## Qué se pide
Devuelve sin ningún cambio el tramo del fragmento sobre el tráfico y los transportes que comienza en "Es claro que" y termina en "estado del tráfico.".

─── Fragmento

Es claro que este discurso tiene fuertes contradicciones internas y unas considerables limitaciones, entre las que señalamos las presupuestarias, las propias del espacio físico para ubicar las nuevas infraestructuras y la incompetencia de las administraciones públicas para gestionar eficazmente el complejo sistema del tráfico y los transportes, puesta de manifiesto cada vez que se trata de coordinar servicios, efectuar nuevas obras o reparaciones o, sencillamente, informar a los ciudadanos sobre el estado del tráfico.

──────
─── Registros proporcionados

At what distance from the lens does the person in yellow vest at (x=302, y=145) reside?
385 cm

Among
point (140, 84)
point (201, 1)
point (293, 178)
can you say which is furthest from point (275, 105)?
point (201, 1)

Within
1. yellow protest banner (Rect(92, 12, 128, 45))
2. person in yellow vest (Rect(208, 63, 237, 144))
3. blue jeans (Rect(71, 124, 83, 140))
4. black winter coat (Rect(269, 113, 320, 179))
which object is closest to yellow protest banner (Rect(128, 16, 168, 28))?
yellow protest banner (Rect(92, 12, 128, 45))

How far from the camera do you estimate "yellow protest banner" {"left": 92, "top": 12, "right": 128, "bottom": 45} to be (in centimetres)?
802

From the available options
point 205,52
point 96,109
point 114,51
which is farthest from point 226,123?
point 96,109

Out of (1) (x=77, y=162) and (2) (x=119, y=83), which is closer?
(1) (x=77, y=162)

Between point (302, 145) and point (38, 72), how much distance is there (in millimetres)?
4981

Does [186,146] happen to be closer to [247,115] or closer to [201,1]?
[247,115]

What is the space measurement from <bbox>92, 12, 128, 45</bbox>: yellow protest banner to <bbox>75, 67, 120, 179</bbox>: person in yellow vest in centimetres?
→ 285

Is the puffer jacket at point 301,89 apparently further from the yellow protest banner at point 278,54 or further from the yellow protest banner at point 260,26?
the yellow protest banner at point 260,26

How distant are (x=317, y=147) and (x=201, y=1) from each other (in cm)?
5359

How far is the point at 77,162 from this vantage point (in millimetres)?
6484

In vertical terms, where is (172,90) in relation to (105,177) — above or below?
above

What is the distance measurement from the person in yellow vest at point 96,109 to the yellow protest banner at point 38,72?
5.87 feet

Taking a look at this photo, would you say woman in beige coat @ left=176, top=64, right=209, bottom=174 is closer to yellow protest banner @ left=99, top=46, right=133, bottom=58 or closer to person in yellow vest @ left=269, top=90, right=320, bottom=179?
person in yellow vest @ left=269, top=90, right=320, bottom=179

──────
─── Registros proporcionados

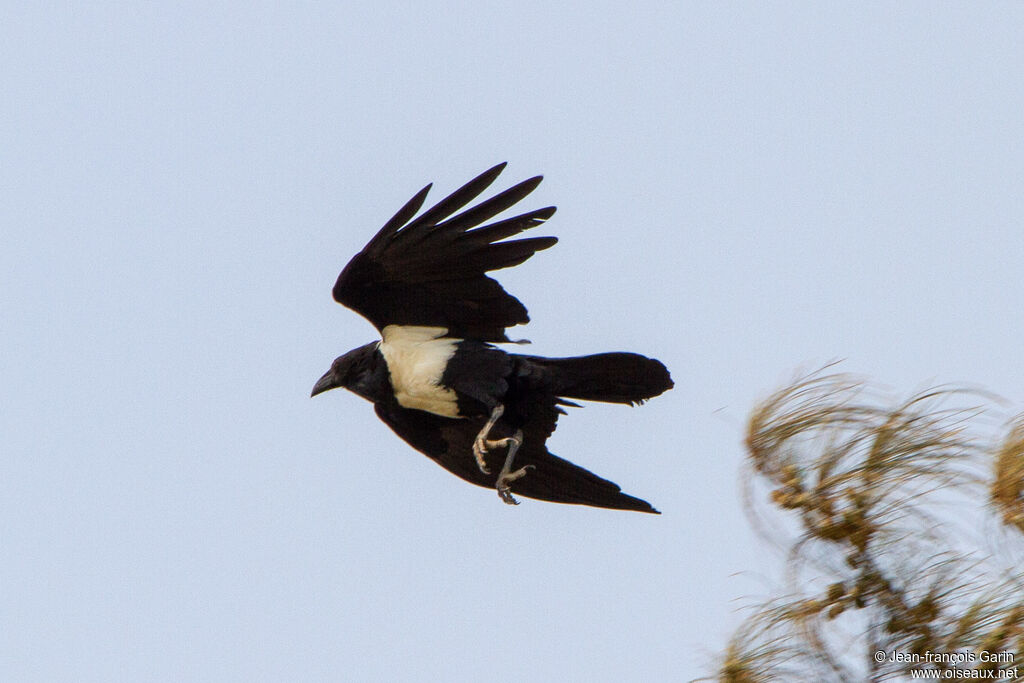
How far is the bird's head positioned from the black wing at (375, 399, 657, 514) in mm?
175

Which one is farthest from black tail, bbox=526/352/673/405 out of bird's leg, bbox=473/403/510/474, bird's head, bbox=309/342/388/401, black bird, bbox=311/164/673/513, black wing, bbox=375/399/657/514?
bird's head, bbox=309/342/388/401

──────
─── Registros proporcionados

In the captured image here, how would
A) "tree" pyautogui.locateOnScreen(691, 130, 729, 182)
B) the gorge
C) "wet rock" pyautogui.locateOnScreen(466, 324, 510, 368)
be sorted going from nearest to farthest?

──────

## Resultado final
Es claro que este discurso tiene fuertes contradicciones internas y unas considerables limitaciones, entre las que señalamos las presupuestarias, las propias del espacio físico para ubicar las nuevas infraestructuras y la incompetencia de las administraciones públicas para gestionar eficazmente el complejo sistema del tráfico y los transportes, puesta de manifiesto cada vez que se trata de coordinar servicios, efectuar nuevas obras o reparaciones o, sencillamente, informar a los ciudadanos sobre el estado del tráfico.